As the Reserve Bank raises interest rates for the fourth time in four months, home loan borrowers are bracing for more repayment pain.

The official interest rate is now at its highest level in six years, at 1.85 per cent, up from a record low of 0.1 per cent at the start of May.

Some economists say the RBA is only halfway through its rate-hiking cycle, with the goal of reaching, or even exceeding, 3 per cent by the end of the year.

As the cost of money goes up, the big four banks have dramatically raised interest rates for existing customers with variable-rate loans, and more rate rises are expected.

RateCity said bank customers could expect to see an average variable rate of 4.61 per cent if today’s RBA rate rise was passed on in full.

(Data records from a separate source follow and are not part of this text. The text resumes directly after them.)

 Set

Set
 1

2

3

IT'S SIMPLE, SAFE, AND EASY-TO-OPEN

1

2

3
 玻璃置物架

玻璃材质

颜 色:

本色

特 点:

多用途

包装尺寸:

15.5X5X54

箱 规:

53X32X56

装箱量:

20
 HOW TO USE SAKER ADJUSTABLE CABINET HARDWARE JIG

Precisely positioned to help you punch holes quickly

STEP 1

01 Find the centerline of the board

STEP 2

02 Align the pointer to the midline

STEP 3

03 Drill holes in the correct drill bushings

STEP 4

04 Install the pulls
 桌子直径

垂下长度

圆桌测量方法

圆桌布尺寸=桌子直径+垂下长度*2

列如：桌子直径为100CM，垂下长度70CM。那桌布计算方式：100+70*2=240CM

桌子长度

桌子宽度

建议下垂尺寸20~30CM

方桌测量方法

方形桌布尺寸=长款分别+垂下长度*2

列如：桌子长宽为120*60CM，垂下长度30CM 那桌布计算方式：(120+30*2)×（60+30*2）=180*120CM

It said the accumulated 1.75 per cent rise in borrowing costs that had occurred since early May would add an extra $472 a month to mortgage repayments for the typical borrower with a 25-year, $500,000 loan.

Borrowers with a $1 million mortgage would have to pay an extra $944 a month.

RateCity’s estimate of the cost of RBA rate rises on monthly mortgage repayments. (RateCity: Supplied)

Fixed rates are rising

The rates offered for new fixed-rate loans are rising noticeably.

It comes as new Australian Bureau of Statistics (ABS) data show the proportion of new home loans being written with fixed rates has plunged to 9 per cent, down from the July 2021 peak of 46 per cent.

Sally Tindall, the research director at RateCity.com.au, said 90 lenders raised rates on fixed-term home loans last month before this latest increase.